Well actually one of the big concerns of our, and arguably most, democratic systems is allowing minority voices to be heard and not subsumed by the majority.
There are limits to that. Madison correctly pointed out that we do not want tyranny of the majority. However, we want tyranny of a small minority even less. We have lots of pejorative words for those governmental systems for a reason.
I think trans people are going to have to bargain out something they can live with if they want to end the pushback. The smartest thing the gay and lesbian activists did was to quit trying to aggressively push their culture, and simply frame their issue as centered on having the same legal rights as everyone else. That part is an easy sell to a majority of people who live in most Western countries.
Trans is a much stickier set of issues, in part because of the problem of kids. If I were giving their activists advice, I would tell them to push 'it/they' as the generic pronouns for everyone and quit mucking about with the individual identity stuff.

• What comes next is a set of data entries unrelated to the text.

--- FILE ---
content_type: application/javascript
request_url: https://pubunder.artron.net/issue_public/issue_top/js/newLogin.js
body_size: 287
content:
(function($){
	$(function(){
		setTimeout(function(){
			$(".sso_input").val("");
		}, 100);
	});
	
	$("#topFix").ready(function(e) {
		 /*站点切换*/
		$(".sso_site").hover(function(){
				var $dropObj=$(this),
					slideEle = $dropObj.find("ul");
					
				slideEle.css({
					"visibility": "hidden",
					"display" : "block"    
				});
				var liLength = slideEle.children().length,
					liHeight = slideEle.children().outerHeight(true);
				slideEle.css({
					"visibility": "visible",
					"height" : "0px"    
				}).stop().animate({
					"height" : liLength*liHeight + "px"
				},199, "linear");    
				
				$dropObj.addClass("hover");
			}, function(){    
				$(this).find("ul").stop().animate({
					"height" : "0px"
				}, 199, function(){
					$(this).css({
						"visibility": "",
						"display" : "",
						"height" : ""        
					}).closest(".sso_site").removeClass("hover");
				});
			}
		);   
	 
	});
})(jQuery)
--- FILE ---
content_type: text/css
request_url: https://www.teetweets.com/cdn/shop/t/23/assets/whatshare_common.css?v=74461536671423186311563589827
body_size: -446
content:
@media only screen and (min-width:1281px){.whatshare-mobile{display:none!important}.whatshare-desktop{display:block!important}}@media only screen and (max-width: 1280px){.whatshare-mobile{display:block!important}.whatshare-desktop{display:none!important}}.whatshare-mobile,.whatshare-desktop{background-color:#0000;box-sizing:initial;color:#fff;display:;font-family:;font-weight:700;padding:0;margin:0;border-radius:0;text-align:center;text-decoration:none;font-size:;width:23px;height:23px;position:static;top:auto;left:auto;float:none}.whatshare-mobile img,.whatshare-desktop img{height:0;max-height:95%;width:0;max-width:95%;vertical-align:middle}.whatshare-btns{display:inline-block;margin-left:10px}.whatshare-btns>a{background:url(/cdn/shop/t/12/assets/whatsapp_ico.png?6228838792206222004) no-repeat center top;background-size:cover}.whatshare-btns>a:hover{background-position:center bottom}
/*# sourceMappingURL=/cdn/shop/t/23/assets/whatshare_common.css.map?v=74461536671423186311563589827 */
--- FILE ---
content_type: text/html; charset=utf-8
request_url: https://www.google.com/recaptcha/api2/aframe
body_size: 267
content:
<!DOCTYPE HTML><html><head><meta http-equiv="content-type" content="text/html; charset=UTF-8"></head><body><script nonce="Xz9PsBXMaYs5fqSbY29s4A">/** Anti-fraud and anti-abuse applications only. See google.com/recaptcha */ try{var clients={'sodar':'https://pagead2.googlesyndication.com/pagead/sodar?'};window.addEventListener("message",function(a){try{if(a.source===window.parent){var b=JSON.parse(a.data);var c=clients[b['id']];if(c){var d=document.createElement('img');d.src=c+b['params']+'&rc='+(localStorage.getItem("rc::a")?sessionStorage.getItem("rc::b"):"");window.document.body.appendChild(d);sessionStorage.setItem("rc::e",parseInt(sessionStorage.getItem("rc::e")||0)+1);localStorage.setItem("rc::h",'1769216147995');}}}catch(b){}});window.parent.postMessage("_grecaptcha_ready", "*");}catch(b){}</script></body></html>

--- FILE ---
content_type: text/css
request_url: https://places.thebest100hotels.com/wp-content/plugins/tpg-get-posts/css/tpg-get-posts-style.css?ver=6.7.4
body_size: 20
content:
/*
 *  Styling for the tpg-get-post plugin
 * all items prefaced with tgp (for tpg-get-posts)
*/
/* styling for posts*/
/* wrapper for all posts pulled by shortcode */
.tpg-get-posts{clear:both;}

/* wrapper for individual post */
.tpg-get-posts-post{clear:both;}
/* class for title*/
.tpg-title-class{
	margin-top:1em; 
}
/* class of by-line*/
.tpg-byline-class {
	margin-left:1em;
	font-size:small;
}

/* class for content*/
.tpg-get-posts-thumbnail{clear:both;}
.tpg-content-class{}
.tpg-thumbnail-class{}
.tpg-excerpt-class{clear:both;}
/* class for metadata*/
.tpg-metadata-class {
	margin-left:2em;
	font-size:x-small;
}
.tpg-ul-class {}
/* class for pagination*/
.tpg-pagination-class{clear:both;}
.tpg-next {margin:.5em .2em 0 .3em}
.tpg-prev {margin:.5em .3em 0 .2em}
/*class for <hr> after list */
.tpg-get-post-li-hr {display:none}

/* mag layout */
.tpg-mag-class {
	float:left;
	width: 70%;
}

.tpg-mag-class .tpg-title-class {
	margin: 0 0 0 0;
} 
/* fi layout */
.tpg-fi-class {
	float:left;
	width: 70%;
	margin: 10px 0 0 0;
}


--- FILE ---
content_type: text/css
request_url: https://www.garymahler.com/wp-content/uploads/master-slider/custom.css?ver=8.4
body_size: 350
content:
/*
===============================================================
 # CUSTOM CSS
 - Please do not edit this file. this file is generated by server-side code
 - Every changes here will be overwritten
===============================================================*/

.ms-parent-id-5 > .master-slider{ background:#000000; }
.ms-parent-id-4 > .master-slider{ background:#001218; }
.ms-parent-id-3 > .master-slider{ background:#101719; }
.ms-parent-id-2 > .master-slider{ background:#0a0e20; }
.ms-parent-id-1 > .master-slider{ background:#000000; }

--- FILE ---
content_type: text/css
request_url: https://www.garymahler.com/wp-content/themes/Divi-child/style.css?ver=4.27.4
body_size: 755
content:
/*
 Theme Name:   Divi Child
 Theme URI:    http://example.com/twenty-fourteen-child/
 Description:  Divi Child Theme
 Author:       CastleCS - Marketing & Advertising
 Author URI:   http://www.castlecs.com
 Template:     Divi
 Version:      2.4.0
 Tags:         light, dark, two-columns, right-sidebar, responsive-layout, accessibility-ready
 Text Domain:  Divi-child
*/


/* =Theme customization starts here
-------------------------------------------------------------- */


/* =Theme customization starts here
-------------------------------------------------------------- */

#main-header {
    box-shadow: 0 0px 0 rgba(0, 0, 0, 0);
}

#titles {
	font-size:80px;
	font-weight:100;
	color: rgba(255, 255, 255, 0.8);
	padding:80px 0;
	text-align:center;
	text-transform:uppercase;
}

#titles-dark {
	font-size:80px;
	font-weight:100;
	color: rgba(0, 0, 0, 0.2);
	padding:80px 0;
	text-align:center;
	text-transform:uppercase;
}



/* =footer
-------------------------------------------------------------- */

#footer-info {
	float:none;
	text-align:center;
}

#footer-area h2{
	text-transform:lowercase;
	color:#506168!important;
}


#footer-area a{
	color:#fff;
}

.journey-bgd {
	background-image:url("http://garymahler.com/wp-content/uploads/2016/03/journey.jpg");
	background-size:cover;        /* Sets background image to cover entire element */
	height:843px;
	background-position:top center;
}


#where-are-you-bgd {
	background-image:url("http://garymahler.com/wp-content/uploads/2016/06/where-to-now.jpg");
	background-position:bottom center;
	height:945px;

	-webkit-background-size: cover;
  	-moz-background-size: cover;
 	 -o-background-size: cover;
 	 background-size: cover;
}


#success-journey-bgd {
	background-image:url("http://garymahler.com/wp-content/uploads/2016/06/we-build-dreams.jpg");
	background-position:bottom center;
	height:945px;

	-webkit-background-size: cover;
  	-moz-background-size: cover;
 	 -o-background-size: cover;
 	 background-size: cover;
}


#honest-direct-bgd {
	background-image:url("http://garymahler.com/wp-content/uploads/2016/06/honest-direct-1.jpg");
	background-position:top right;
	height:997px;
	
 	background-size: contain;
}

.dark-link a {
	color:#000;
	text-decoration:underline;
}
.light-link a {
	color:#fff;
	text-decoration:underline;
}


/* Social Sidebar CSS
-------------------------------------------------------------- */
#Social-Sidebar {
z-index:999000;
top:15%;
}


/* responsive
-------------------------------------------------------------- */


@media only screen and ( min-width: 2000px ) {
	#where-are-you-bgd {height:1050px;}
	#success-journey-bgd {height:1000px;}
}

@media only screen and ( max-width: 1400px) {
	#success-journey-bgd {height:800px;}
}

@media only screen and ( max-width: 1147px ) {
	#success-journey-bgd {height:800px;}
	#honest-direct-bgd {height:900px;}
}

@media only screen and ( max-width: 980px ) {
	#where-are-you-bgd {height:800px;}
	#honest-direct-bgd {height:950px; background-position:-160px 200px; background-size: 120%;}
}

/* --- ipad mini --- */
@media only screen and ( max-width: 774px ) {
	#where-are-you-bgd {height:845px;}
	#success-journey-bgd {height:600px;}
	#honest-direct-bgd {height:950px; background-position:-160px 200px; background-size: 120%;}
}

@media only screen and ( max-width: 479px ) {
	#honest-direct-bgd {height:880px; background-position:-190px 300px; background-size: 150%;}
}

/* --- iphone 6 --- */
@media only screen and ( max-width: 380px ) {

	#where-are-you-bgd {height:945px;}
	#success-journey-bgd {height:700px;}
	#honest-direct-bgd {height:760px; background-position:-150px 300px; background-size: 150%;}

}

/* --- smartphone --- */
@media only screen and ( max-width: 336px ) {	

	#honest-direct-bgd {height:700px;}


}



We already did a transition from the generic 'he' to 'she' fairly seamlessly, and if you want my opinion that one didn't provide value for the cognitive price and also primed the present
fracas. Either solution is as arbitrary as whether we drive on the right side of the road or the left, and you don't see us changing that one across societies because of the inevitable societal costs. The risks associated with changing which side we drive on are obviously much higher, but it's the same type of problem.
We would at least have a better reason this time, which we need if a small minority is to build a large enough alliance to get a sizable language change through. It's also just a more sensible solution in logical terms. Statistically speaking, a generic person is a 'she', but not by a lot. It makes more sense to simply not drag gender into it in the first place.